Exercise: Transcribe all the entries word for word, but omit the images.

(Spatial relationship records)
_ _ _ _ _

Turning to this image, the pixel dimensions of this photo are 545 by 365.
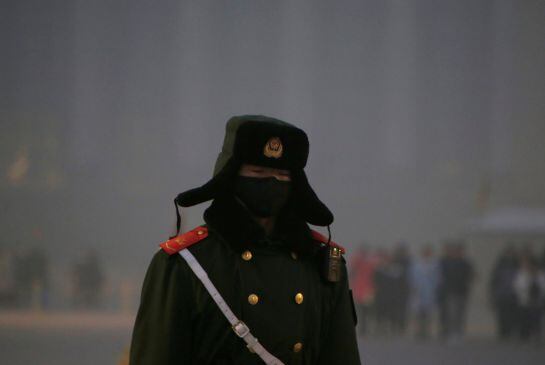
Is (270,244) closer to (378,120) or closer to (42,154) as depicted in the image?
(42,154)

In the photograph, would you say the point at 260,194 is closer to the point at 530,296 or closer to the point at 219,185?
the point at 219,185

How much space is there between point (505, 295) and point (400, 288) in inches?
69.4

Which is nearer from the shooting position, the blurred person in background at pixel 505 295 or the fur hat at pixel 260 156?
the fur hat at pixel 260 156

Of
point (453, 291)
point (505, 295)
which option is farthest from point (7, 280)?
point (505, 295)

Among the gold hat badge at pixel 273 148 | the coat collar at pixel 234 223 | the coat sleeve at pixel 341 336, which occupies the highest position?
the gold hat badge at pixel 273 148

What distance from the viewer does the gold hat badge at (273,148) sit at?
3080 millimetres

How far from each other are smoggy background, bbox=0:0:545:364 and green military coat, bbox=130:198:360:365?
73.2 ft

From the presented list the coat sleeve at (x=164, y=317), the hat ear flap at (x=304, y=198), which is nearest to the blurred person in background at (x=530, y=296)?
the hat ear flap at (x=304, y=198)

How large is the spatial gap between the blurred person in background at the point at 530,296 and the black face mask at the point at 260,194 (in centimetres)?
1327

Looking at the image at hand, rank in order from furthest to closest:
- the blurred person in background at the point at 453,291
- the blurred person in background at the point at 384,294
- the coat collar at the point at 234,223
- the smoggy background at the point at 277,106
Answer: the smoggy background at the point at 277,106, the blurred person in background at the point at 384,294, the blurred person in background at the point at 453,291, the coat collar at the point at 234,223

_ _ _ _ _

Written reply:
Turning to this image, the pixel dimensions of this photo are 545 by 365.
Is (270,244) closer to (378,120) or closer to (42,154) as depicted in the image?
(42,154)

In the photograph, would you say the point at 260,194 is closer to the point at 530,296 or closer to the point at 219,185?
the point at 219,185

How much space is there between point (505, 295) and point (400, 288) in inches?
69.4

Which is nearer from the shooting position, the blurred person in background at pixel 505 295 or the fur hat at pixel 260 156?
the fur hat at pixel 260 156

Of
point (453, 291)
point (505, 295)
which option is farthest from point (7, 280)?
point (505, 295)

Among the gold hat badge at pixel 273 148 | the coat collar at pixel 234 223 | the coat sleeve at pixel 341 336, which occupies the highest position?
the gold hat badge at pixel 273 148

What distance from the viewer does the gold hat badge at (273,148) sit at?
3080 millimetres

How far from each other are smoggy background, bbox=0:0:545:364 and green military coat, bbox=130:198:360:365?
73.2 ft

From the presented list the coat sleeve at (x=164, y=317), the hat ear flap at (x=304, y=198), which is nearest to the blurred person in background at (x=530, y=296)?
the hat ear flap at (x=304, y=198)

How large is the spatial gap between the blurred person in background at the point at 530,296 and the black face mask at the point at 260,194 (in centimetres)?
1327

Looking at the image at hand, rank in order from furthest to closest:
- the blurred person in background at the point at 453,291
- the blurred person in background at the point at 384,294
- the coat collar at the point at 234,223
- the smoggy background at the point at 277,106
Answer: the smoggy background at the point at 277,106, the blurred person in background at the point at 384,294, the blurred person in background at the point at 453,291, the coat collar at the point at 234,223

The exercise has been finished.